▶ EXTRACTED TEXT
-=-=-=-=-
Adding matrices is easy
\(N \times N\) arrays
treat as vectors and scan to add
time \(N^2/B\)
Standard sequential algorithm
\(N \times N\) arrays
\(N^3\) time
row major order
so scanning a row is very cheap
but scanning a column is super expensive
unless \(N \times N < M\), evict rows on every column
so \(N^3\) external memory accesses!
can we do better?
store second matrix column major?
One output now requires \(N/B\) reads
So \(N^3/B\), an improvement
problem: what if next have to multiply in other order?
need fast transpose operation!
and turns out still not optimal—not leveraging large \(M\)
Divide and conquer
mentally partition \(A\) and \(B\) into four blocks
solve 8 matrix-multiply subproblems
add up the pieces
sequentially, \(T(N)=8T(N/2) + N^2 = O(N^3)\) (same as standard)
external memory: \(T(N)=8T(N/2) + N^2/B = O(N^3/B)\) (same as column major)
because at level \(i\) of recurrence do \(2^iN^2/B\) fetches
wait, at size \(N=\sqrt{M}\), whole matrix fits in memory
no more recursions. \(T(c\sqrt{M}) = O(M/B)\)
this is at level \(i\) such that \(N/2^i = \sqrt{M}\), ie \(i=\log N/\sqrt{M}\)
so runtime \(2^iN^2/B= N^3/B\sqrt{M}\)
\(B\)-trees are optimal, but you need to know \(B\)
Divide and conquer
We generally search an array by binary search
We query one value and cut problem in half
bad in external memory, because only halve on one fetch
\(B\)-tree is better, divides by \(B\) on one fetch
but we don’t know \(B\)
Van Emde Boas insight
use new degree parameter \(d\) to avoid confusion
problem of finding right child among \(d\) in page is same problem
before, we set \(d=B\) and ignored it because “in memory”
now we don’t know \(B\) but can still set a \(d\)
recurrence: \(T(N) = T(d) + T(n/d)\)
Balance: set \(d=\sqrt{N}\)
\(T(N) = 2T(\sqrt{N}) = 2^{\log\log N} = \log N\) (still sequentially optimal)
Wait, when \(N=B\) we get the whole array in memory and finish in \(O(1)\)
so, stop at \(i\) such that \(N^{(1/2)^i}=B\), ie \(B^{2^i}=N\) so \(2^i = (\log N)/\log B =\log_B N\)
so runtime \(\log_B N\)
draw a picture
see how you get a chain of \(\log B\) items all on same page.
yields speedup
Generalizations:
Dynamic
Buffer Trees
Want \(O(1)\) insert/delete but \(O(1/B\) scan
Cache aware, we used dynamic splitting/merging of contiguous “runs” to limit fragmentation
How without \(B\)?
Need to combat fragmentation without knowing whether it exists
idea: defragment while scanning
all scanned items become unfragmented
use potential function (amount of fragmentation) to pay for defrag
Solution:
on delete, just leave a hole
on insert, append to end of external memory
on scan, append all scanned items in order to end of memory
Analysis
potential function: number of contiguous “runs” of elements in sequence on block
equals number of “jumps” of pointers from one block to another
suppose traverse \(K\) items in \(r\) runs
the cost is at most \(K/B+r\)
scanned items written to end
eliminates all but first and last run:
reduces runs by \(r-2\)
so amortized cost \(O(K/B)\)
Controlling size
all operations including traversal increase size of data structure
solution: after \(N/B\) work, scan whole list
amortized cost \(N/B\)
but now list is sorted/contiguous
all previous blocks become free/irrelevant
-=-=-=-=-
▶ EXTRACTED DATA
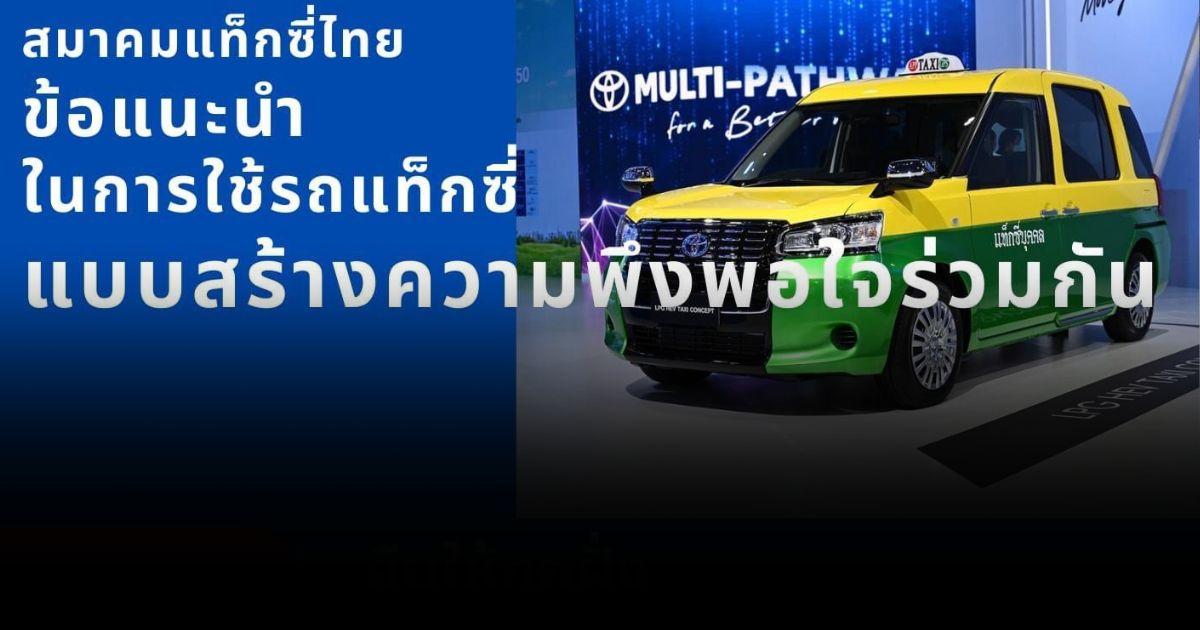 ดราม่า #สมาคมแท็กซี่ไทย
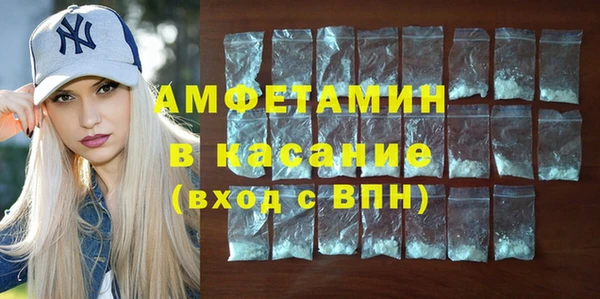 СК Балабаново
-=-=-=-=-
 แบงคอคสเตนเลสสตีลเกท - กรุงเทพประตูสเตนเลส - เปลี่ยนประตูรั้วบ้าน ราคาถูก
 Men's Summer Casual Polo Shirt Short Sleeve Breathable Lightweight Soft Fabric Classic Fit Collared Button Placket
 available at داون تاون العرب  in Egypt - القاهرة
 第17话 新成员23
-=-=-=-=-
▶ YOUR TASKS
a) In the notes on external-memory algorithms, what value is the degree parameter d set to in order to balance the search recurrence?
b) Summarize the notes on external-memory algorithms in three sentences.

▶ ANSWERS IN ORDER
a) d is set to the square root of N (d = √N).

b) For matrix multiplication, the standard row-major algorithm can need N³ external memory accesses and storing the second matrix column-major reduces this to N³/B, while divide and conquer does better by stopping its recursion once a subproblem fits in memory. For searching, B-trees are optimal but require knowing B, and the van Emde Boas approach sets the degree to √N to reach log_B N without knowing B. For dynamic structures, deletes leave holes, inserts and scanned items are appended to the end of memory, a potential function counting contiguous runs gives an amortized traversal cost of O(K/B), and a full scan after N/B work keeps the size under control.